Page excerpt:

= Beginning of Section =

Participants were drawn from a sample of HIV-positive adults (N=154) who completed a baseline evaluation in order to determine eligibility for participation in a randomized controlled trial of cognitive behavioral therapy for treatment of depression and HIV medication adherence. Participants in these analyses were limited to those who had data for the variables of interest (N=108, 60 male and 48 female). There were limited cases of missing data on measures of depression, anxiety, and HRQoL. If a participant completed 75% of items on a given measure, missing values were imputed using the mean value of the completed items in order to maximize the sample size. Inclusion criteria for the randomized controlled trial included: (1) HIV-infection; (2) a prescribed regimen of antiretroviral medication for a minimum of three months; (3) a history of injection drug abuse or dependence; (4) enrollment in a substance abuse treatment program (pharmacological treatment programs such as methadone or suboxone, or group or individual substance abuse counseling); (5) age 18 to 65; and (6) completion of a baseline diagnostic assessment, a clinician-administered interview, and two-week medication monitoring period with an electronic pill cap (MEMS). The diagnostic interview and clinician-administered assessments were completed by a clinical psychologist, psychology pre or postdoctoral fellow, or a Masters level psychologist with extensive training and supervision in psychodiagnostics. This study was reviewed and approved by the institutional review boards for Massachusetts General Hospital and Rhode Island Hospital.

Recruitment

Participants were recruited in person by study staff or clinic staff at methadone treatment centers, other substance abuse treatment centers, and HIV clinics for participation in a randomized controlled trial of cognitive behavioral therapy for treatment of depression and HIV medication adherence, as noted above. Because of the high prevalence of depression among HIV positive individuals and the fact that depression may be undiagnosed, all HIV positive clients at the methadone clinics were referred for study eligibility screening, and all HIV positive patients seeking treatment at the HIV clinics who had documented methadone use or a history of IDU were referred for study eligibility screening, regardless of documented depression. Participants were also recruited through advertisements at these clinics and through newspaper ads in Massachusetts and Rhode Island. Individuals who reported being on current antiretroviral therapy, having a history of IDU, and willingness to participate in a year long research study were invited to complete a baseline evaluation.

Measures

Lab measures

During the baseline evaluation, participants who did not have an HIV plasma RNA or CD4+ lymphocyte testing in the prior month available through clinic chart review had blood drawn to assess both their viral load and CD4 count.

= End of Section =

Extracted material:
= Beginning of Section =

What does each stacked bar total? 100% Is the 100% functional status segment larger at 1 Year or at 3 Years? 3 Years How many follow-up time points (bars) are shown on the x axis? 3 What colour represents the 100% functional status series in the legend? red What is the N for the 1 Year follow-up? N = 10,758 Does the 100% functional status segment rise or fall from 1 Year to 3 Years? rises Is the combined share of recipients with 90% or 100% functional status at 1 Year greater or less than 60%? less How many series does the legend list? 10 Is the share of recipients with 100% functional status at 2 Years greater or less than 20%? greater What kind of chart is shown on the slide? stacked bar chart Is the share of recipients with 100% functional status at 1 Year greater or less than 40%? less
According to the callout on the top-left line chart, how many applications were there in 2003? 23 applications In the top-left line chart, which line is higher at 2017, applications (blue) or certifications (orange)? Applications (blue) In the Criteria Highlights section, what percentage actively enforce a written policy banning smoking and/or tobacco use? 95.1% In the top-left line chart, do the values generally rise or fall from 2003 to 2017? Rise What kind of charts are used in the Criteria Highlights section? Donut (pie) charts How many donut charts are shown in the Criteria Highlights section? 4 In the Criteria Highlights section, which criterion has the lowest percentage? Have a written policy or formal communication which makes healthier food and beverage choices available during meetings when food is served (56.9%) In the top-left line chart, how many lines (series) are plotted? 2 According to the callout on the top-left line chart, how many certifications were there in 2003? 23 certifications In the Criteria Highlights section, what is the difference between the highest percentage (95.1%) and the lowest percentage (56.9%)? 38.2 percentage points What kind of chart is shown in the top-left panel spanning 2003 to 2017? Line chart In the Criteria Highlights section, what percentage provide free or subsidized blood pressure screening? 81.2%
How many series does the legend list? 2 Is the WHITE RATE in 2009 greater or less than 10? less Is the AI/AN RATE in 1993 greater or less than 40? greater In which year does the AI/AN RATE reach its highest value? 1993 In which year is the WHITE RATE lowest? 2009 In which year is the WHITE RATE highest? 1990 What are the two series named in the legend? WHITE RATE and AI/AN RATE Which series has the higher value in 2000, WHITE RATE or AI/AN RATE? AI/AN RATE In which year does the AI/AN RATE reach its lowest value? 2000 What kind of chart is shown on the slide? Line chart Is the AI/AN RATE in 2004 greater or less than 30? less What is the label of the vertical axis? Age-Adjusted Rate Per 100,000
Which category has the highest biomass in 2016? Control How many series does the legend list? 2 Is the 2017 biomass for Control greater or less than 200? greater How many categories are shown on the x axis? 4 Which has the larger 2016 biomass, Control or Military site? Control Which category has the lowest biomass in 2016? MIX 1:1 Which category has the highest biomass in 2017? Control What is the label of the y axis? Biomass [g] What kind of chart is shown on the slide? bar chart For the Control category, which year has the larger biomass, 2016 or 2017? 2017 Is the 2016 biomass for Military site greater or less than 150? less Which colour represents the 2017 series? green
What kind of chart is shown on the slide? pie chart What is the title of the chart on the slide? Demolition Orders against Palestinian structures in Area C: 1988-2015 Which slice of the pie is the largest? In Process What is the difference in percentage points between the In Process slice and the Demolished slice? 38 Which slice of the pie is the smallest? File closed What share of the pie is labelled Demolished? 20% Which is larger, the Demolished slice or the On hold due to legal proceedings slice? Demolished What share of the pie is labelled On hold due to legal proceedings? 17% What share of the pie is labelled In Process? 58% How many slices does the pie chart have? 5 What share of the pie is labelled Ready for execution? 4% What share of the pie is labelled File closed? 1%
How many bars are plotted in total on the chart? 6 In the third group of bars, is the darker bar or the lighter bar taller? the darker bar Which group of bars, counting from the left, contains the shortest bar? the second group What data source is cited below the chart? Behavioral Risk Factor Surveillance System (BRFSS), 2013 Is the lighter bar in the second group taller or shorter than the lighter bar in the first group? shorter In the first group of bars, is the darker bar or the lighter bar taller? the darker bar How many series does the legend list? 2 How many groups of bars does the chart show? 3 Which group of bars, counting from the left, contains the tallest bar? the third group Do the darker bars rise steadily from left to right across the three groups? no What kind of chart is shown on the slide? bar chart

= End of Section =

Exercise requirements:
**A.** Answer these from the HIV study methods excerpt:
(i) How many participants, and how many of each sex, were included in the analyses?
(ii) In which two states were newspaper ads used for recruitment?
(iii) Which participants had blood drawn during the baseline evaluation?
**B.** Continue the HIV study methods excerpt from its final sentence, about the baseline blood draw.

Answers per task:
**A.**
(i) 108 participants: 60 male and 48 female.
(ii) Massachusetts and Rhode Island.
(iii) Those who had no HIV plasma RNA or CD4+ lymphocyte test from the prior month available through clinic chart review.

**B.**
Adherence assessment

We used an electronic pill-cap (Medication Event Monitoring System, MEMS; AARDEX), recording the date and time of each instance of bottle opening, to monitor the antiretroviral medication that was judged to be the most difficult to remember or most difficult to take. If participants reported that his or her medications were equally difficult to remember or take, the participants used the cap for the pill that they took most frequently. To account for doses that participants may have taken without opening the pill cap (e.g., took out afternoon doses when they opened it in the morning), we counted a dose as taken if participants could recall specific instances when they took their medications but did not use the pill cap. This procedure is consistent with recent studies comparing multiple measures of adherence with HIV outcomes, and recommending use of composite adherence scores (e.g., Liu et al., 2001, 2006; Llabre et al., 2006), and our prior work (Safren et al., 2009). Medication adherence scores were calculated by dividing the number of doses taken by the number of prescribed doses. A dose was considered missed if it was not taken or if it was taken more than two hours before or after the designated time. For the outcome used in these analyses, the measure of medication adherence was percentage adherence based upon corrected, on-time adherence for the two weeks prior to the study visit.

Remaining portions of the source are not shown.